AIM OF THE TASK =
Without including any pictures, reproduce all the lines below word for word.

STORED DATA =
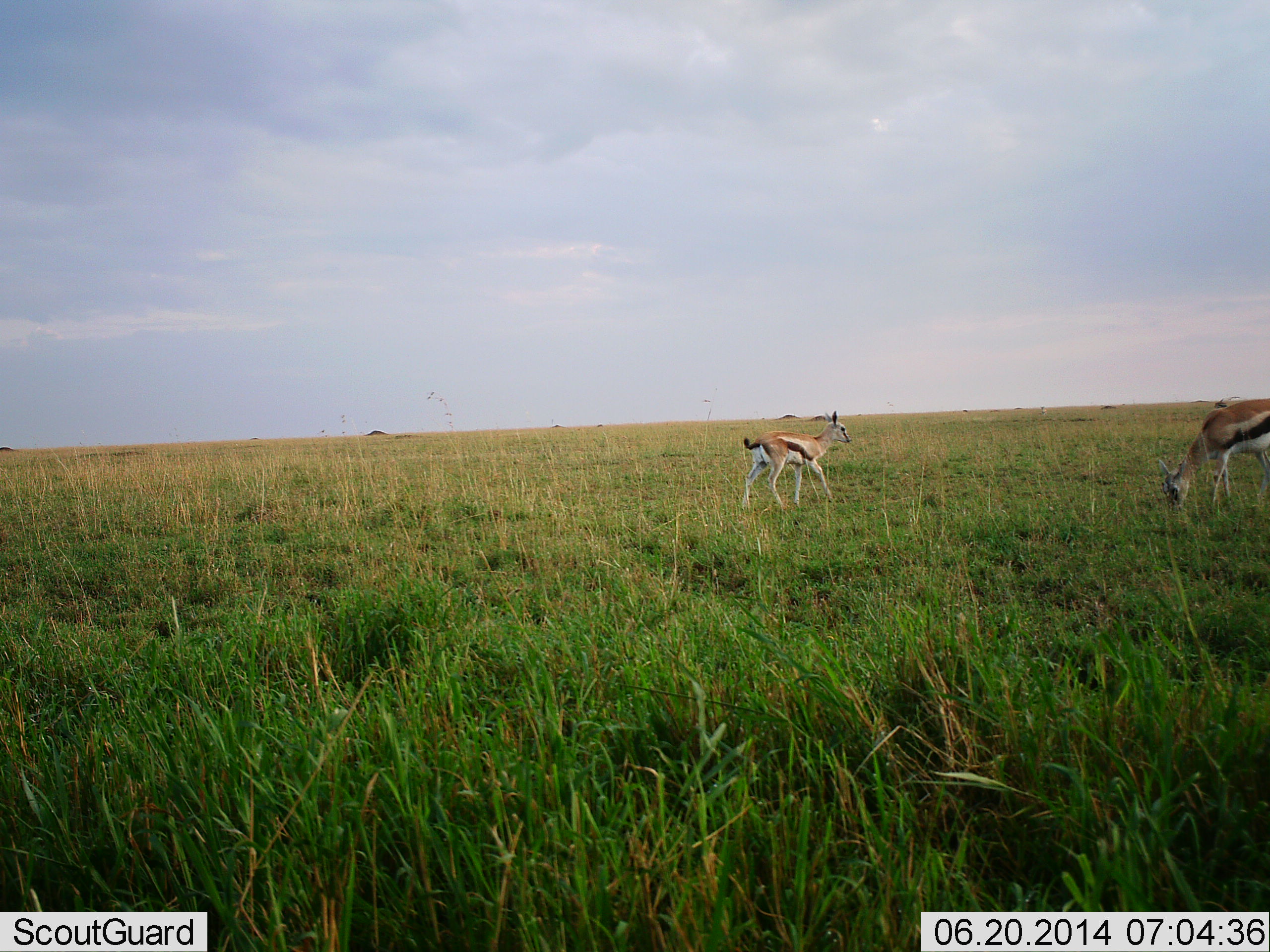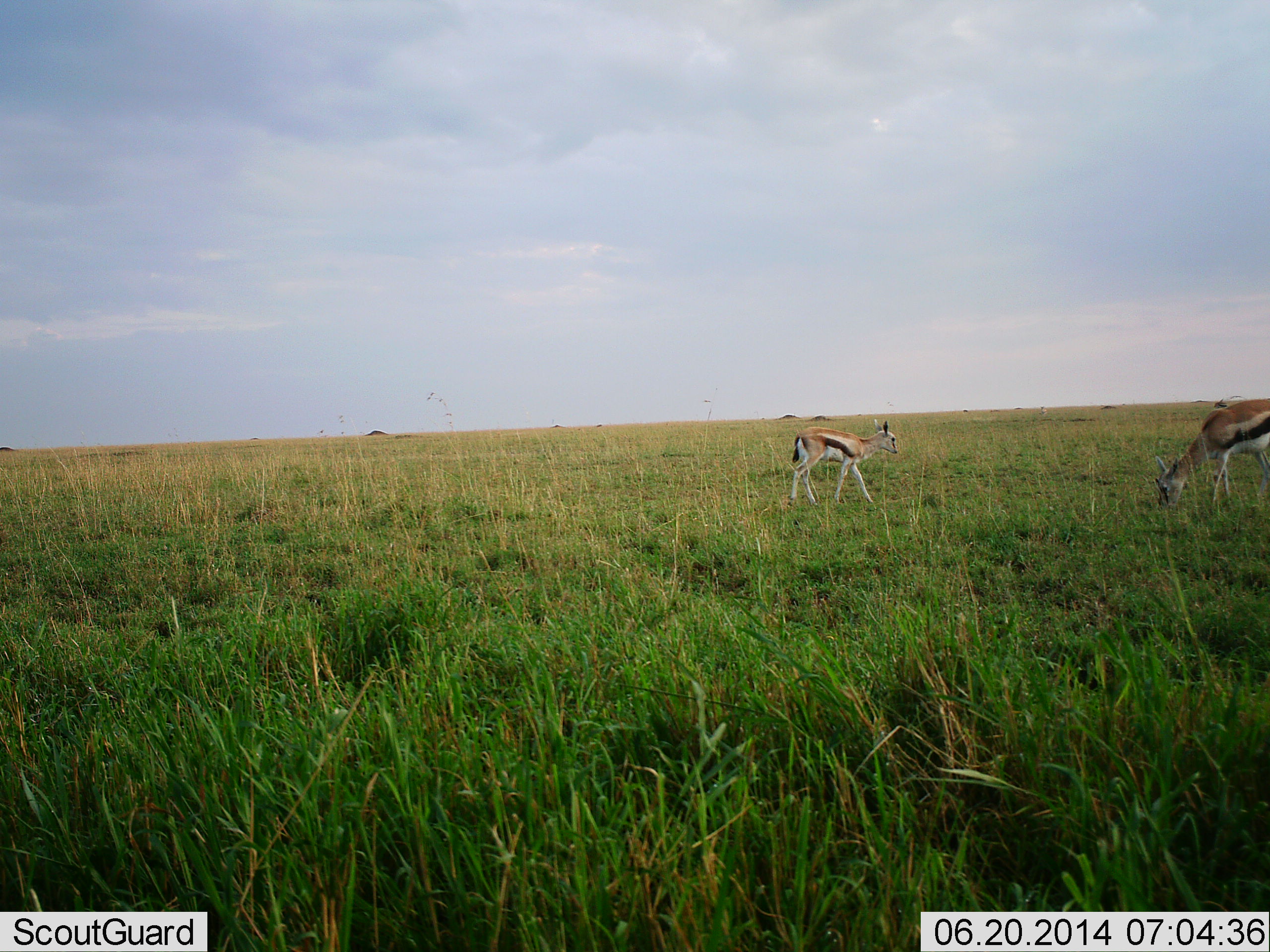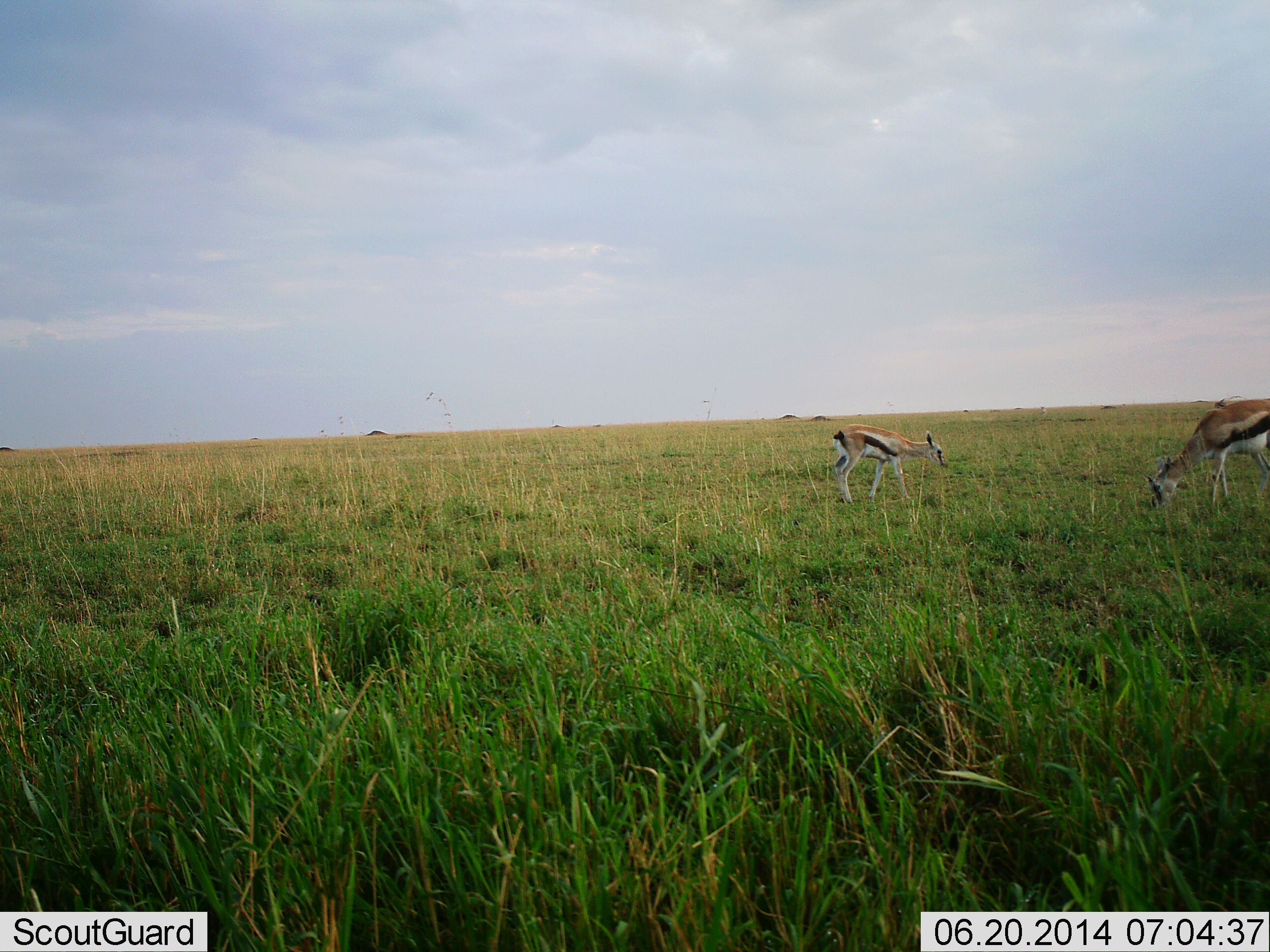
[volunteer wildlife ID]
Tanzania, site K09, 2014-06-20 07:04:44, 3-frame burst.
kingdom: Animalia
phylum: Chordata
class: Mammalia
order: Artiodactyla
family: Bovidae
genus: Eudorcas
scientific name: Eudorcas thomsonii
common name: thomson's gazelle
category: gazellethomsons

SOLUTION TO THIS EXERCISE =
[volunteer wildlife ID]
Tanzania, site K09, 2014-06-20 07:04:44, 3-frame burst.
kingdom: Animalia
phylum: Chordata
class: Mammalia
order: Artiodactyla
family: Bovidae
genus: Eudorcas
scientific name: Eudorcas thomsonii
common name: thomson's gazelle
category: gazellethomsons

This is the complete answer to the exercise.